Es heißt in der Geschichte: Ich werde es bestimmt nicht wieder tun, versprach der Nachbar alias SPÖ, ich nehme alles zurück, was ich über Sie erzählt habe. Künzelmann sah den anderen ernst an. Ich habe keinen Grund, meinen Nachbarn in ein Unglück zu stürzen, erwiderte er, jedoch verlangt jede böse Tat ihre Sühne. Ich bin gerne zu allem bereit, sagte der Nachbar. Künzelmann erhob sich, ging in den Stall und kam mit einem geschlachteten Hahn zurück. Tragt diesen Hahn in euer Haus, das 100 Schritte von meinem entfernt steht, sagte er, dann kommt wieder zurück und rupft dem Hahn unterwegs immer eine Feder nach rechts und eine Feder nach links werfend! Dies ist der Sühne erster Teil. Der Nachbar tat, wie ihm geheißen. Als er wieder vor Künzelmann stand und ihm den gerupften Hahn überreichte, fragte er: Und der zweite Teil meiner Buße? – Geht jetzt wieder den Weg in euer Haus zurück und sammelt alle Federn wieder ein! Der Nachbar stammelte verwirrt: Ich kann doch die Federn unmöglich wieder einsammeln, ich streute sie wahllos aus, warf eine hier hin und eine dort hin, inzwischen hat der Wind sie in alle Himmelsrichtungen getragen, wie könnte ich sie alle wieder einfangen? Künzelmann nickte ernst: Dies wollte ich nur hören. Genauso ist es mit der üblen Nachrede und den Verleumdungen: Einmal ausgestreut, laufen sie durch alle Winde, wir wissen nicht wohin – wie kann man sie also einfach wieder zurücknehmen? – Zitatende.

Meine Damen und Herren! Vielleicht macht das die neue SPÖ-Regierung, die "SPÖ neu" haben wir seit gestern. Die größte Entscheidung der "SPÖ neu" liegt jetzt darin, dass sie ihr Leben ändert, indem sie ihre Geisteshaltung ändert. Jawohl, Ihre Gedanken, meine Damen und Herren von der SPÖ, sind frei – wie angenehm oder unangenehm sie sind, liegt an Ihnen.

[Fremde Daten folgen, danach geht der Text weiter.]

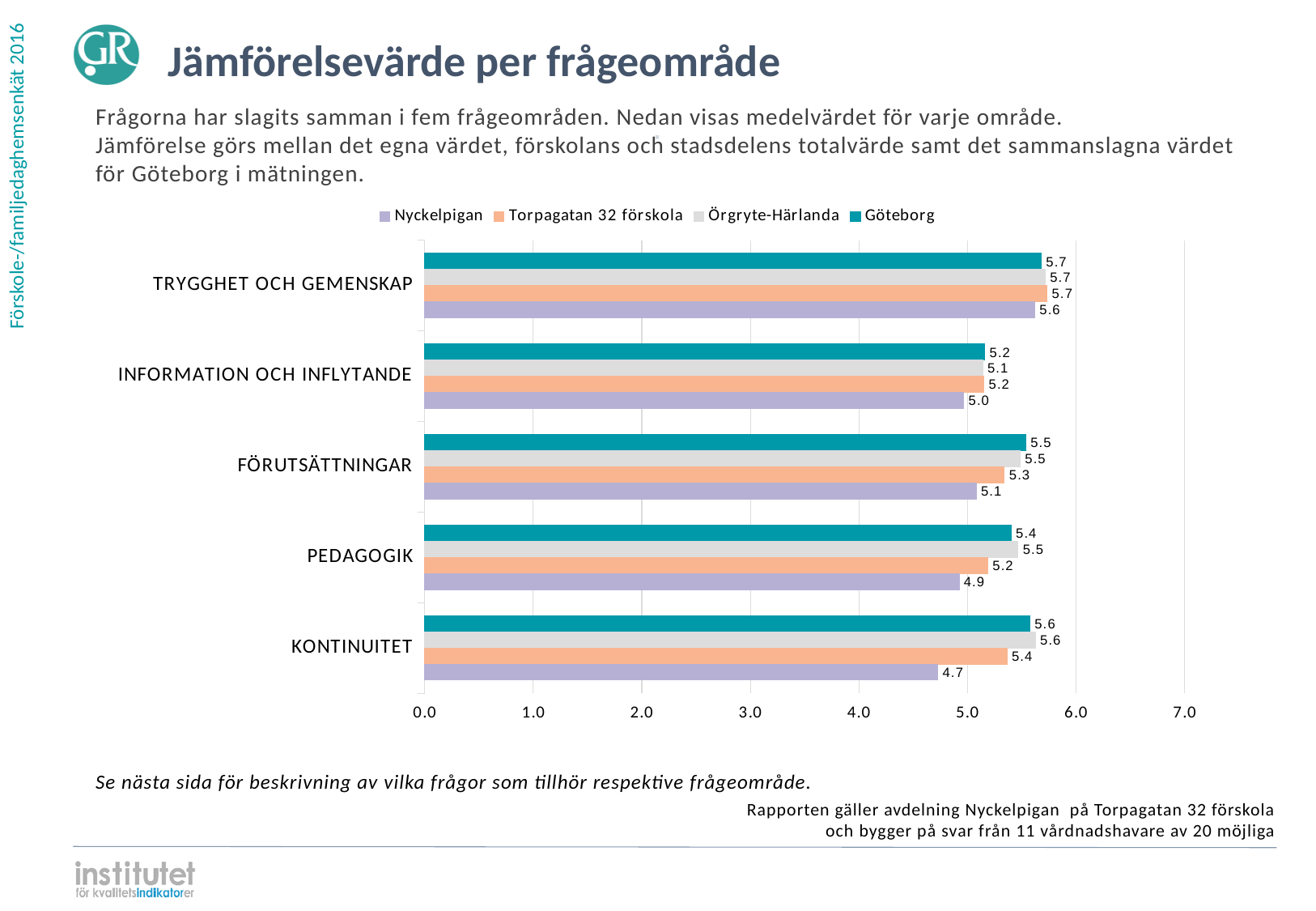
What is the difference between the Göteborg value and the Nyckelpigan value in KONTINUITET? 0.9 What is the value for Nyckelpigan in KONTINUITET? 4.7 How many series does the legend list? 4 How many question areas (categories) are shown on the chart? 5 Is the value for Nyckelpigan in PEDAGOGIK greater or less than 5.0? less What is the value for Göteborg in TRYGGHET OCH GEMENSKAP? 5.7 What kind of chart is shown on the slide? bar chart What is the value for Torpagatan 32 förskola in PEDAGOGIK? 5.2 In PEDAGOGIK, which is larger: the value for Örgryte-Härlanda or the value for Nyckelpigan? Örgryte-Härlanda What is the value for Örgryte-Härlanda in FÖRUTSÄTTNINGAR? 5.5 In which question area does Nyckelpigan have its lowest value? KONTINUITET In which question area does Nyckelpigan have its highest value? TRYGGHET OCH GEMENSKAP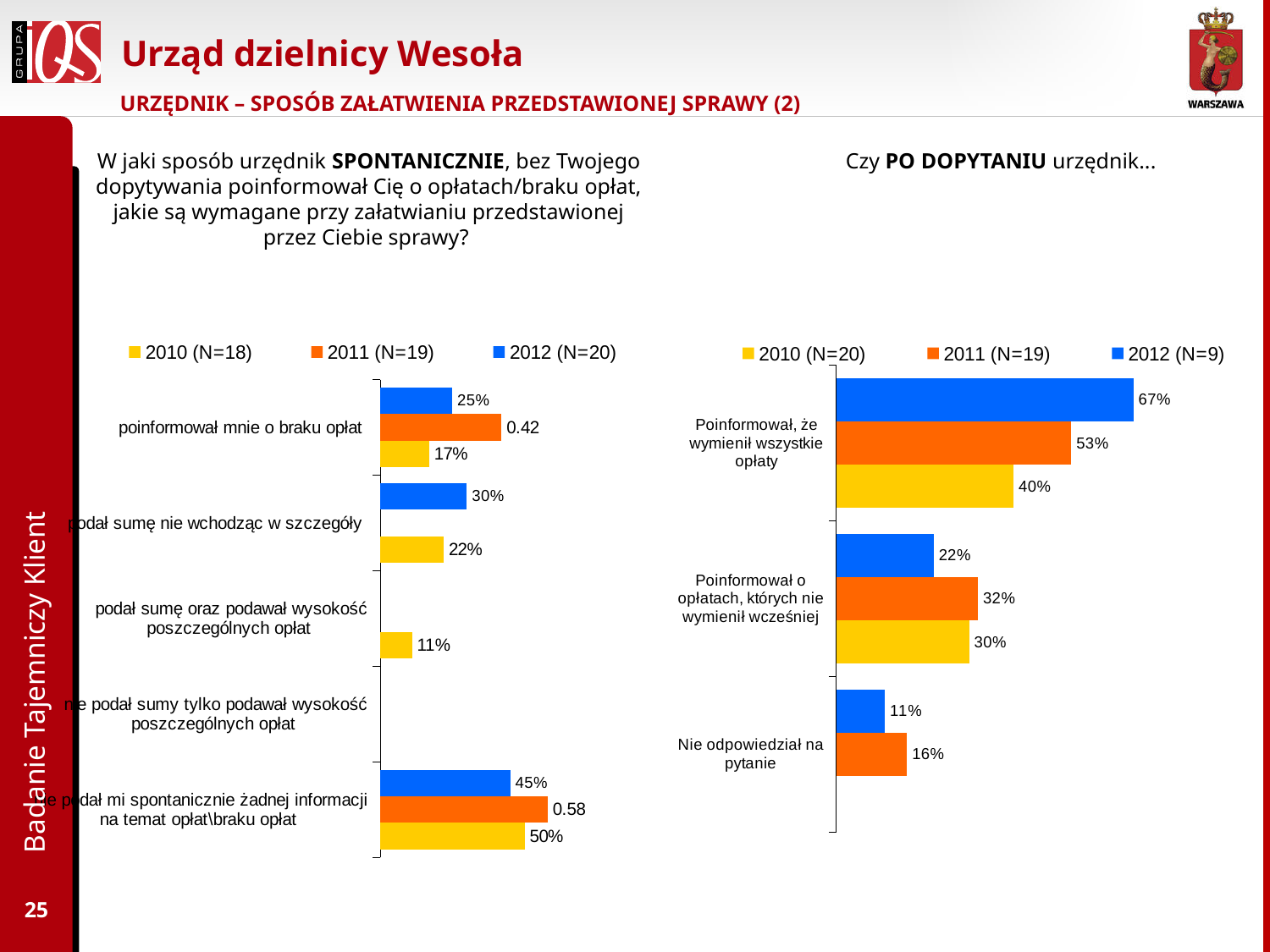
How many categories are shown on the left chart? 5 How many series does the legend of the right chart list? 3 In the left chart, what value is labelled on the 2011 (N=19) bar for "nie podał mi spontanicznie żadnej informacji na temat opłat\braku opłat"? 0.58 In the right chart, which year has the highest value for "Poinformował, że wymienił wszystkie opłaty"? 2012 (N=9) In the left chart, what is the 2012 (N=20) value for "poinformował mnie o braku opłat"? 25% In the right chart, which year has the lowest value for "Poinformował o opłatach, których nie wymienił wcześniej"? 2012 (N=9) In the right chart, what is the 2012 (N=9) value for "Poinformował, że wymienił wszystkie opłaty"? 67% What type of chart is the right chart? Bar chart In the left chart, which is larger for "podał sumę nie wchodząc w szczegóły": the 2012 (N=20) value or the 2010 (N=18) value? 2012 (N=20) In the right chart, what is the difference between the 2012 (N=9) and 2010 (N=20) values for "Poinformował, że wymienił wszystkie opłaty"? 27% In the right chart, what is the 2011 (N=19) value for "Nie odpowiedział na pytanie"? 16% In the left chart, what is the 2010 (N=18) value for "nie podał mi spontanicznie żadnej informacji na temat opłat\braku opłat"? 50%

Der römische Kaiser Marc Aurel sagte bereits (Bundesrat Meier: Über die SPÖ?): Die Seele nimmt mit der Zeit die Farbe unserer Gedanken an! – Nun: Wie schwarz Ihre Seelen bereits sind (Bundesrätin Fuchs: Rot!), machen Ihre Gedanken, wie Sie sie heute hier vor uns ausgebreitet haben, deutlich.

Viele Menschen haben ein besonderes Talent darin entwickelt, ungünstige Geschehnisse oder Erlebnisse aus der Vergangenheit immer wieder aufzuwärmen und erneut zu durchleben. Diese Menschen, meine Damen und Herren, haben leider das Vertrauen zu sich selbst verloren, weil sie selbst versagt oder Misserfolg geerntet haben – so wie Sie, meine Damen und Herren der SPÖ, bei der letzten Wahl. Es ist erwiesen, dass sich ein negativer Gedanke, dem man dem Dünger häufiger Wiederholungen angedeihen lässt, zu einem echten Ungeheuer entwickeln kann, und Sie, meine Damen und Herren der SPÖ, haben in den letzten Wochen versucht, das zu erreichen. – Ist das gut für dieses Land? Ist es wirklich so schlimm, einmal Fehlentwicklungen einzugestehen? – Fehlschläge und Niederlagen kann doch niemand vermeiden. Sie haben es doch sich selbst zuzuschreiben!